Blue chips pour Noël
« Tant crie l’on Noël qu’il vient »
Ballades des proverbes, François Villon
Bartók
1er décembre 1944. L’Orchestre symphonique de Boston crée le Concerto pour orchestre que son directeur, Serge Koussevitzky, a commandé en mai à Béla Bartók pour mille dollars. Bartók est gravement malade et à court d’argent. Avec ce Concerto, il va donner au monde son testament musical, qui va se révéler être l’une des œuvres majeures du XXe siècle. Richesse des thèmes, des timbres et des rythmes, orchestration qui dépasse encore ce que Bartók, grand orchestrateur, a fait de mieux, ce sommet de la musique tonale laisse encore pantois aujourd’hui.
Après ce Concerto, Bartók emploie ses ‑dernières forces dans la composition (sur commande de l’altiste William Primrose) d’un Concerto pour alto, qui restera inachevé (il manque le scherzo) et dont un de ses disciples achèvera la mise au point. Œuvre largement inspirée du folklore hongrois dont on ne peut écouter le mouvement central, adagio religioso, les yeux secs. Bartók mourra en septembre 1945 sans avoir entendu son Concerto pour alto.

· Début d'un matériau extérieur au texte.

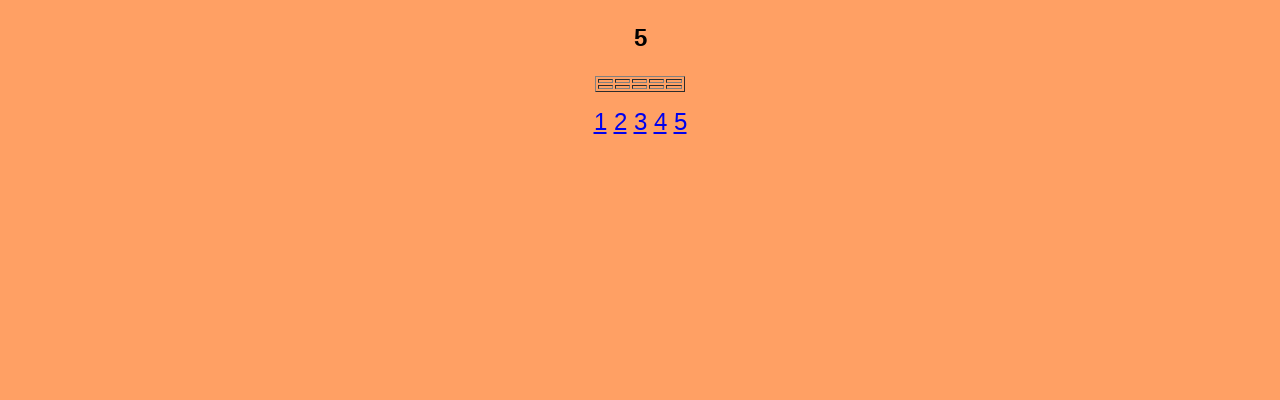

--- FILE ---
content_type: text/html
request_url: http://antikkalyha.hu/ftargy5.htm
body_size: 553
content:
<!DOCTYPE HTML PUBLIC "-//W3C//DTD HTML 4.01 Transitional//EN"
"http://www.w3.org/TR/html4/loose.dtd">
<html>
<head>
<title>Untitled Document</title>
<meta http-equiv="Content-Type" content="text/html; charset=iso-8859-1">
<style type="text/css">
<!--
body {
	background-image: url();
	background-color: #FFA064;
}
.style1 {font-family: Verdana, Arial, Helvetica, sans-serif}
.style2 {
	font-size: x-large;
	font-weight: bold;
}
.style4 {font-family: Verdana, Arial, Helvetica, sans-serif; font-size: x-large; }
-->
</style>
</head>

<body>
<div align="center">
  <p class="style1 style2">5</p>
  <table width="90" border="1">
    <tr>
      <th scope="col"><div align="center"></div></th>
      <th scope="col"><div align="center"></div></th>
      <th scope="col"><div align="center"></div></th>
      <th scope="col"><div align="center"></div></th>
      <th scope="col"><div align="center"></div></th>
    </tr>
    <tr>
      <td><div align="center"></div></td>
      <td><div align="center"></div></td>
      <td><div align="center"></div></td>
      <td><div align="center"></div></td>
      <td><div align="center"></div></td>
    </tr>
  </table>
  <p><span class="style4"><a href="ftargy1.htm" target="_self">1</a> <a href="ftargy2.htm" target="_self">2</a> <a href="ftargy3.htm" target="_self">3</a> <a href="ftargy4.htm" target="_self">4</a> <a href="ftargy5.htm" target="_self">5</a></span></p>
</div>
</body>
</html>
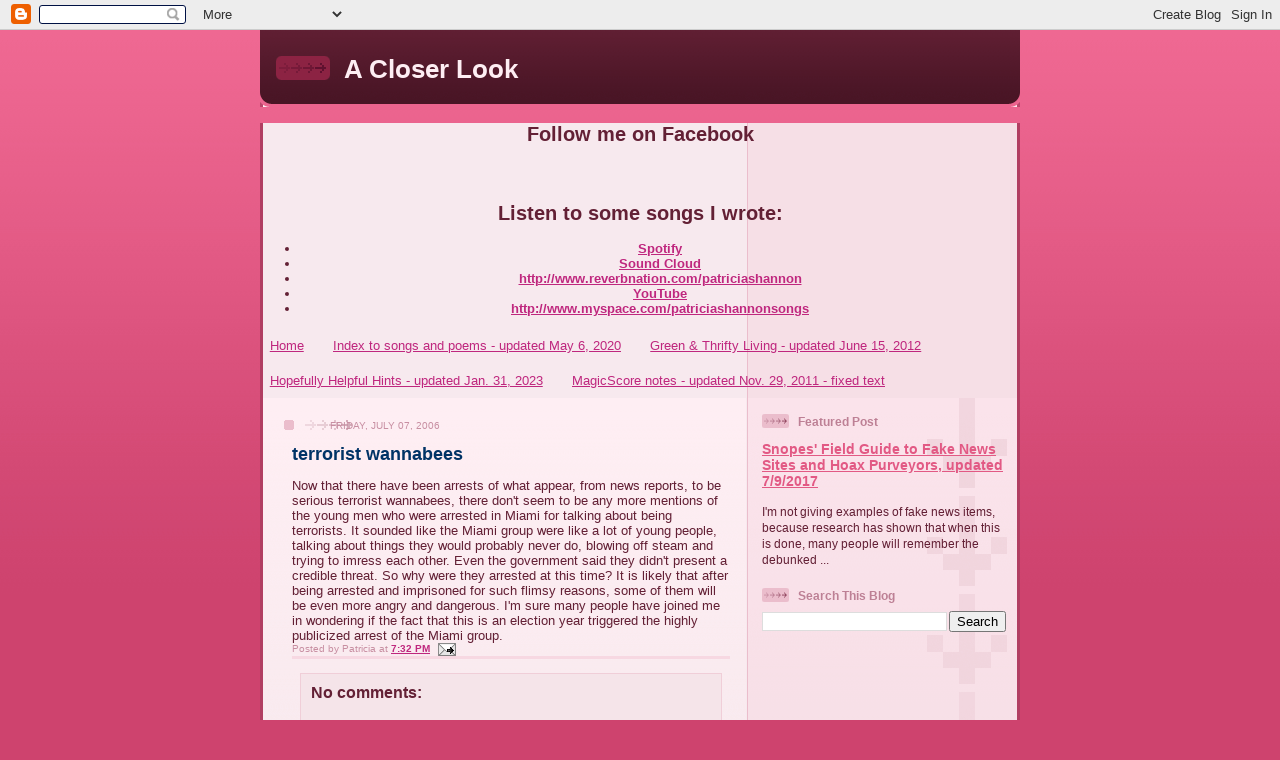

--- FILE ---
content_type: text/html; charset=UTF-8
request_url: https://patriciashannon.blogspot.com/b/stats?style=BLACK_TRANSPARENT&timeRange=ALL_TIME&token=APq4FmD5W4-gD6ymtb-_496GTp8mN2VcpwzZ9uvRzs6dDZ4dXprhiIsPn_jhGUJVNyX8-Az1d-ABQ6r8xhWYhFB-39fUw46GQQ
body_size: -35
content:
{"total":4449473,"sparklineOptions":{"backgroundColor":{"fillOpacity":0.1,"fill":"#000000"},"series":[{"areaOpacity":0.3,"color":"#202020"}]},"sparklineData":[[0,1],[1,1],[2,0],[3,0],[4,1],[5,1],[6,2],[7,1],[8,1],[9,1],[10,1],[11,53],[12,100],[13,71],[14,7],[15,2],[16,5],[17,1],[18,1],[19,1],[20,1],[21,1],[22,1],[23,1],[24,1],[25,1],[26,1],[27,0],[28,1],[29,3]],"nextTickMs":50000}

--- FILE ---
content_type: text/html; charset=utf-8
request_url: https://www.google.com/recaptcha/api2/aframe
body_size: 269
content:
<!DOCTYPE HTML><html><head><meta http-equiv="content-type" content="text/html; charset=UTF-8"></head><body><script nonce="Bzs7WDuREdRxUxI0nEJQ4A">/** Anti-fraud and anti-abuse applications only. See google.com/recaptcha */ try{var clients={'sodar':'https://pagead2.googlesyndication.com/pagead/sodar?'};window.addEventListener("message",function(a){try{if(a.source===window.parent){var b=JSON.parse(a.data);var c=clients[b['id']];if(c){var d=document.createElement('img');d.src=c+b['params']+'&rc='+(localStorage.getItem("rc::a")?sessionStorage.getItem("rc::b"):"");window.document.body.appendChild(d);sessionStorage.setItem("rc::e",parseInt(sessionStorage.getItem("rc::e")||0)+1);localStorage.setItem("rc::h",'1765063408749');}}}catch(b){}});window.parent.postMessage("_grecaptcha_ready", "*");}catch(b){}</script></body></html>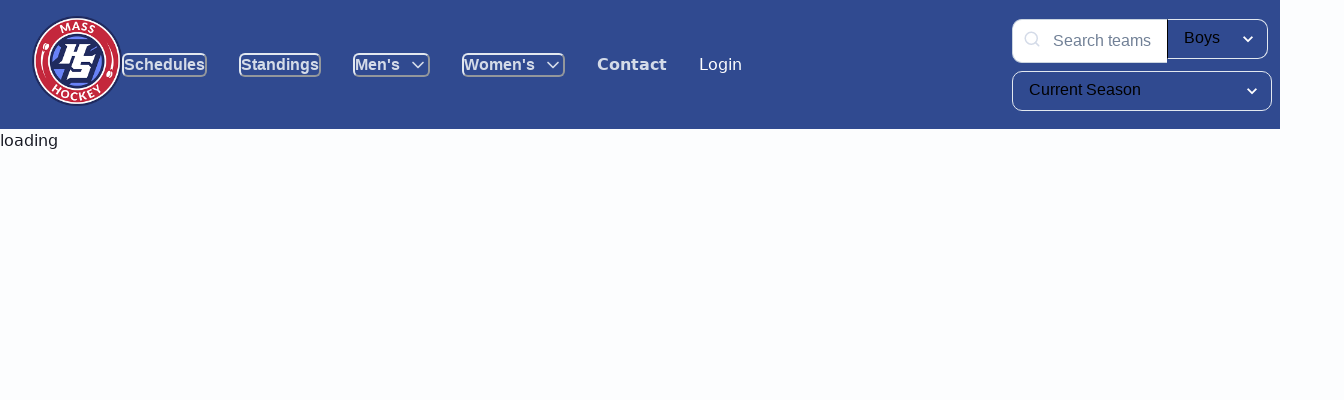

--- FILE ---
content_type: text/html; charset=utf-8
request_url: https://masshshockey.com/team/mount-hope-ri/mens-22-23/
body_size: 108
content:
<!doctype html><html lang="en"><head><script async src="https://www.googletagmanager.com/gtag/js?id=G-DM7BWTG1DB"></script><script>function gtag(){dataLayer.push(arguments)}window.dataLayer=window.dataLayer||[],gtag("js",new Date),gtag("config","G-DM7BWTG1DB")</script><meta charset="utf-8"/><link rel="icon" href="/favicon.ico"/><meta name="viewport" content="width=device-width,initial-scale=1"/><meta name="theme-color" content="#000000"/><meta name="description" content="The official site of Massachusetts High School Hockey."/><link rel="apple-touch-icon" href="/logo192.png"/><link rel="manifest" href="/manifest.json"/><title>Mass High School Hockey</title><script defer="defer" src="/static/js/main.20974827.js"></script><link href="/static/css/main.5b16202c.css" rel="stylesheet"></head><body><noscript>You need to enable JavaScript to run this app.</noscript><div id="root"></div></body></html>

Ces deux œuvres ont été superbement enregistrées par l’Orchestre national de Lille, une des formations principales de la scène musicale française, dirigée par Alexandre Bloch, avec en soliste Amihai Grosz, premier alto du Philharmonique de Berlin. Un grand disque.
1 CD ALPHA
Bach – Suites et Concertos brandebourgeois
L’universalité de la musique de Bach fait qu’elle se prête à toutes les interprétations. Les 6 Concertos brandebourgeois et les 4 Suites (« ouvertures »), sommet de la musique instrumentale de Bach, peuvent être joués par une formation moderne de musique de chambre avec piano, flûte traversière, vibrato des cordes, aussi bien que par un ensemble de musique baroque avec clavecin, flûte à bec, instruments anciens, absence de vibrato, ce qui est le cas de l’ensemble Zefiro, dirigé par Alfredo ‑Bernardini. L’interprétation Zefiro est sans doute la plus authentique, la plus proche de ce que Bach a voulu. On retrouve ainsi des pages célèbres, presque populaires : la badinerie de la Suite en si, l’aria de la Suite en ré, le 1er mouvement du 5e Brandebourgeois (qu’esquisse a capella la bande de copains dans Vincent, François, Paul et les autres, le film de Claude Sautet). Mais on redécouvre aussi les moins connus de ces chefs‑d’œuvre de Bach, composés à Cothen pendant la période sans doute la plus
heureuse de sa vie, qui irradient la joie de vivre.
3 CD ARCANA
Brecht et Kurt Weill, L’Opéra de quat’sous
En juillet 2023, au Festival d’Aix, la Comédie-Française et l’ensemble Le Balcon ont présenté une version française du Drei-groschen-oper. C’est l’enregistrement de cette production qui fait l’objet d’un CD tout récent. En France, nous connaissons en général L’Opéra de quat’sous par le film de Pabst (1931), version allemande avec Lotte Lenya, et, éventuellement, par sa version française avec Margo Lion. Ici, c’est une nouvelle traduction et une nouvelle adaptation qui président à cette version, brillante, enlevée. La voix rocailleuse et inoubliable de Lotte Lenya nous manque ; mais nous pouvons enfin comprendre le texte de Bertolt Brecht et les comédiens français sont comme toujours impeccables.
La version française du film de Pabst, tournée en même temps que la version allemande, mettait en scène des acteurs français et un texte infidèle au texte de Brecht, avec, par exemple, le poème « En ce bordeau où tenons nostre état », Ballade de la grosse Margot de François Villon.